(Stored data)
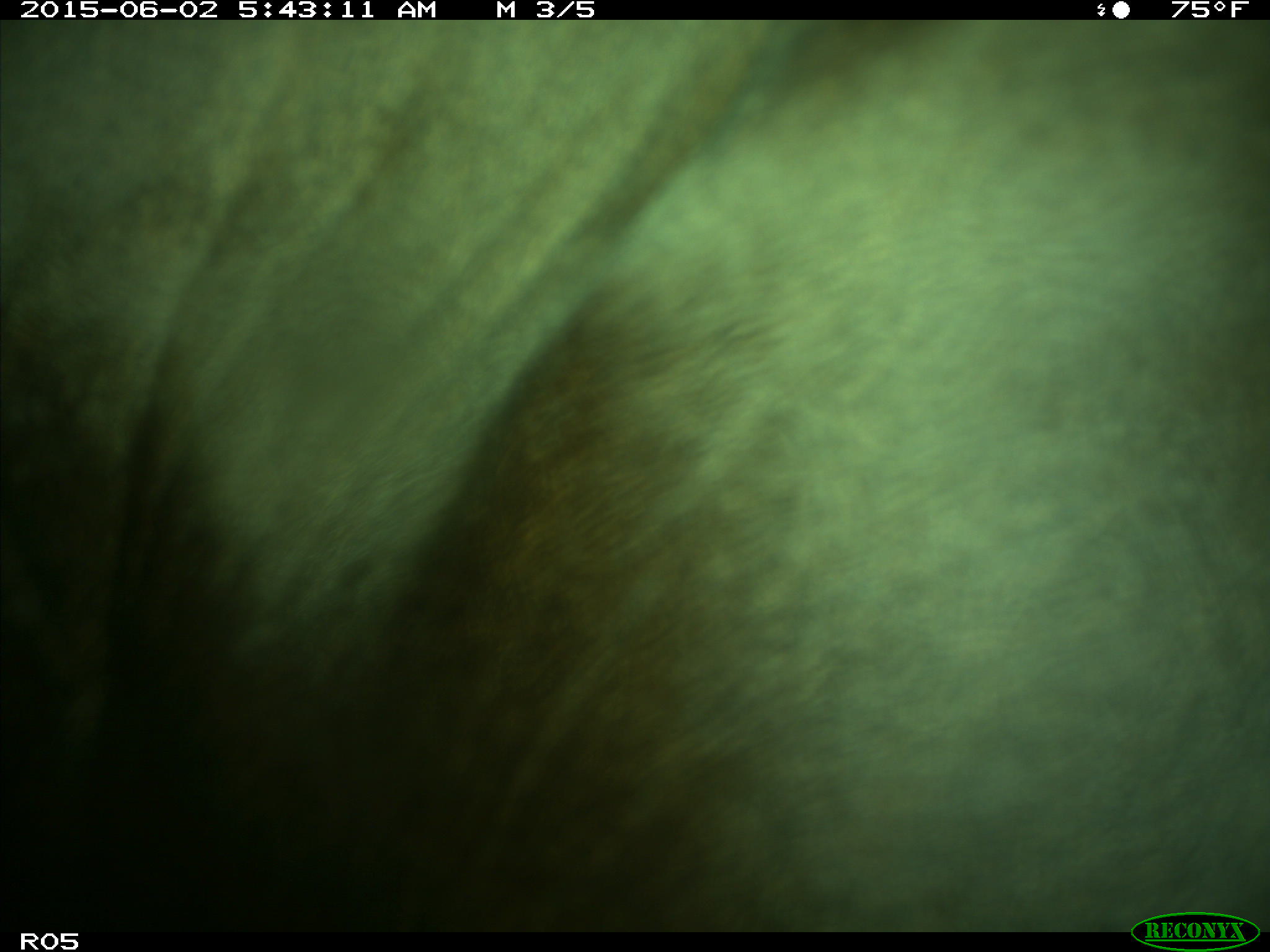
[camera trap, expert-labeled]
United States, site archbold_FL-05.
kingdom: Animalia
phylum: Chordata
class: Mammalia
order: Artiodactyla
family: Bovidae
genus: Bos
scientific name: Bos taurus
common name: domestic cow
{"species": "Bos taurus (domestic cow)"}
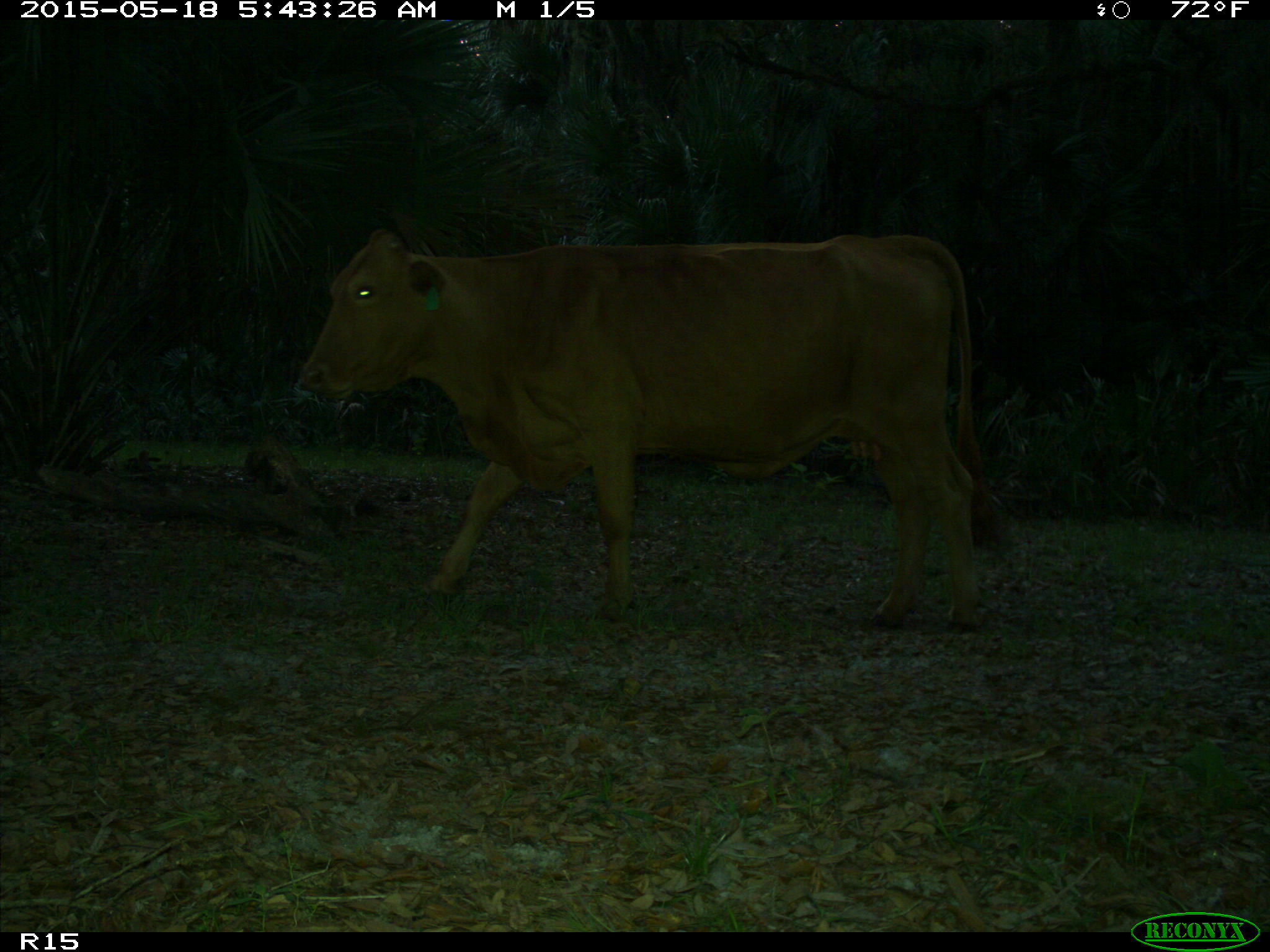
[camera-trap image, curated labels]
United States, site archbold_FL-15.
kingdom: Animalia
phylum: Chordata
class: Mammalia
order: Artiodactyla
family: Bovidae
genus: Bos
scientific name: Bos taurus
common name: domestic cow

What is expected »
Looking at the records above, how many of their lines carry the string "camera"? Answer with the number and nothing else.

Expected output »
2